_Cosa fare:_
[a] Riproduci il passo dell'articolo su Margaret Mead e James Baldwin che comincia con "Il razzismo si" e prosegue fino a "quarantasei incendiari lui.".
[b] Continua l'articolo su Margaret Mead e James Baldwin, scrivendo il seguito dopo l'ultima frase riportata.

### Articolo

Menu & Search

Il razzismo si fonda sul potere – La Lettura del 23 ottobre 2022

7 Novembre 2022

Due intellettuali celebri e un tema scottante, il razzismo. Da una parte Margaret Mead, la più famosa antropologa statunitense. Dall’altra James Baldwin, lo scrittore di successo uscito dal ghetto di Harlem. Bianca lei, nero lui. Sessantanove anni sbarazzini lei, quarantasei incendiari lui.

Lei è la “papessa” della cultura americana, corteggiata dai politici e ascoltata dal Pentagono. Lui un attivista in prima linea e un oratore trascinante adorato da folle di studenti coloured, ribollenti di rabbia. Con coraggio e lealtà i due si incontrano e si scontrano sul ring delle idee nell’agosto del 1970. Attorno a loro c’è un Paese che piange e rimpiange i suoi morti. Il presidente JFK assassinato nel 1963, Malcom X nel 1965 e Martin Luther King nel 1968. Vittime sacrificali che hanno sognato una società di eguali. Nei cinema si proiettano western progressive come Un uomo chiamato Cavallo di Elliot Silverstein.

Mead e Baldwin ingaggiano un dialogo serratissimo che diventa subito il best seller A Rap on Race. La casa editrice Meltemi ora lo manda in libreria nella traduzione di Vincenzo Mantovani, con il titolo Discussione sulla razza. Sciogliere i nodi su storia, culture e razzismi, corredato da un importante inquadramento storico-antropologico di Stefano De Matteis.

######
### Materiale fornito

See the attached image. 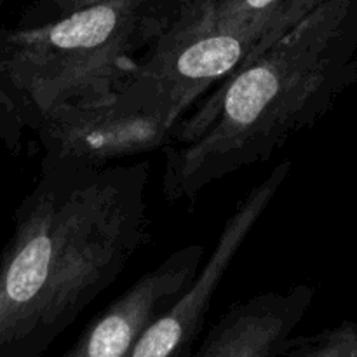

######

_Risultati:_
[a]
Il razzismo si fonda sul potere – La Lettura del 23 ottobre 2022

7 Novembre 2022

Due intellettuali celebri e un tema scottante, il razzismo. Da una parte Margaret Mead, la più famosa antropologa statunitense. Dall’altra James Baldwin, lo scrittore di successo uscito dal ghetto di Harlem. Bianca lei, nero lui. Sessantanove anni sbarazzini lei, quarantasei incendiari lui.

[b]
Tanto per conoscersi, i due si raccontano la prima volta in cui hanno capito che le persone non sono tutte uguali. Margaret lo scopre a undici anni. È il 1912 e si è appena trasferita in una fattoria della Pennsylvania. I suoi nuovi vicini sono un anziano, scappato da un padrone schiavista e la sua giovane moglie scurissima, con un figlio «bianco a metà». Alla bambina stupita la madre spiattella senza mezzi termini che la donna è stata violentata da un bianco. Così nella mente della futura star dell’antropologia si imprime un’immagine rovesciata dello stereotipo dello stupratore. Che di solito nell’immaginario delle bambine alla Shirley Temple come lei è l’«uomo nero». Invece a James tocca a dieci anni, quando viene picchiato selvaggiamente da due poliziotti, senza nessun perché, solo per la sua pelle scura, che è considerata di per sé un indizio di colpevolezza. È il 1934, il segregazionismo verrà cancellato dal Civil Rights Act solo trent’anni più tardi.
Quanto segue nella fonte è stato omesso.